What you have to do. Copy every sentence in the passage on the gift of the Spirit that contains the word "God."

Exercise passage.
The gift of the Spirit is imparted only by God Himself. Every fresh outpouring of the Spirit comes from above. There must be frequent personal dealing with God. The minister of the Spirit whom God is to use for communicating the blessing, as well as the believer who is to receive it, must meet with God in immediate and close communion. “Every good gift... is from above” (James 1:17). Faith in this truth will give us courage to expect, with confidence and gladness, that the full Pentecostal blessing may be looked for and that a life under the continual leading of the Holy Spirit is within our reach.
The proclamation and the taking hold of this blessing will restore the Christian community to the primary Pentecostal power.

Data section.
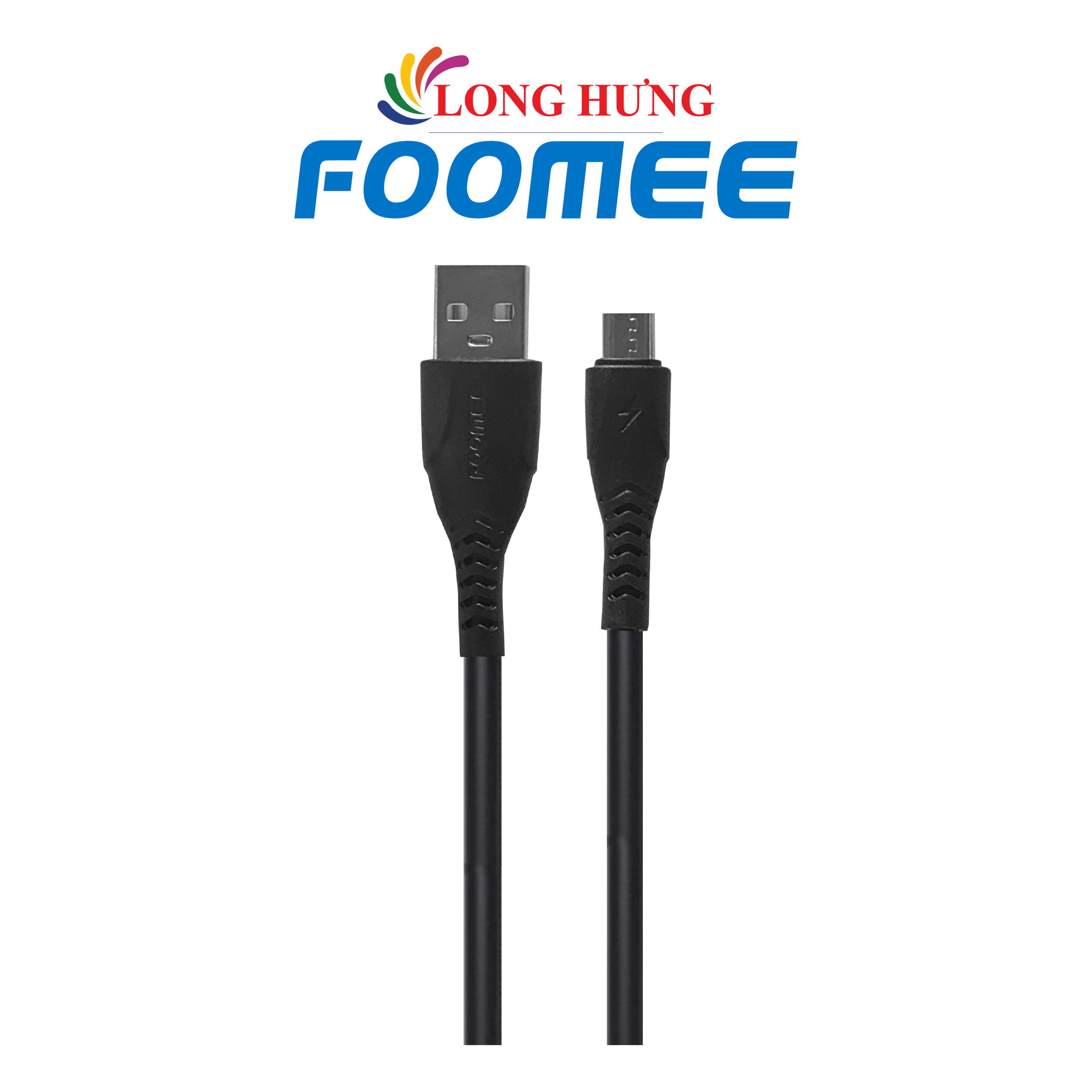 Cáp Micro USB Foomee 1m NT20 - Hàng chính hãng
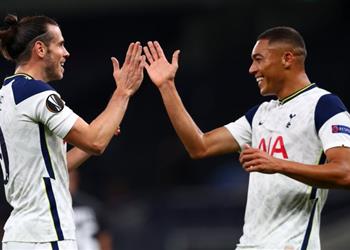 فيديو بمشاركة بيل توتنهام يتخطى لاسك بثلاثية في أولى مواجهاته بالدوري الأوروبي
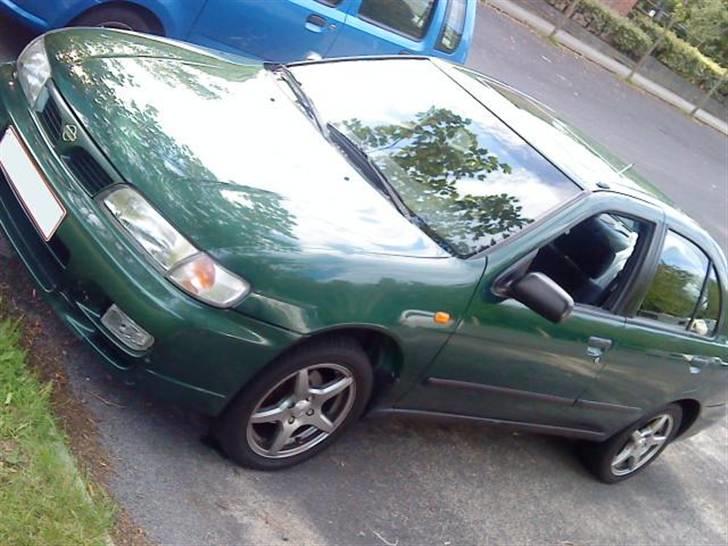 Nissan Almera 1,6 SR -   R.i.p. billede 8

Reply.
- The gift of the Spirit is imparted only by God Himself.
- There must be frequent personal dealing with God.
- The minister of the Spirit whom God is to use for communicating the blessing, as well as the believer who is to receive it, must meet with God in immediate and close communion.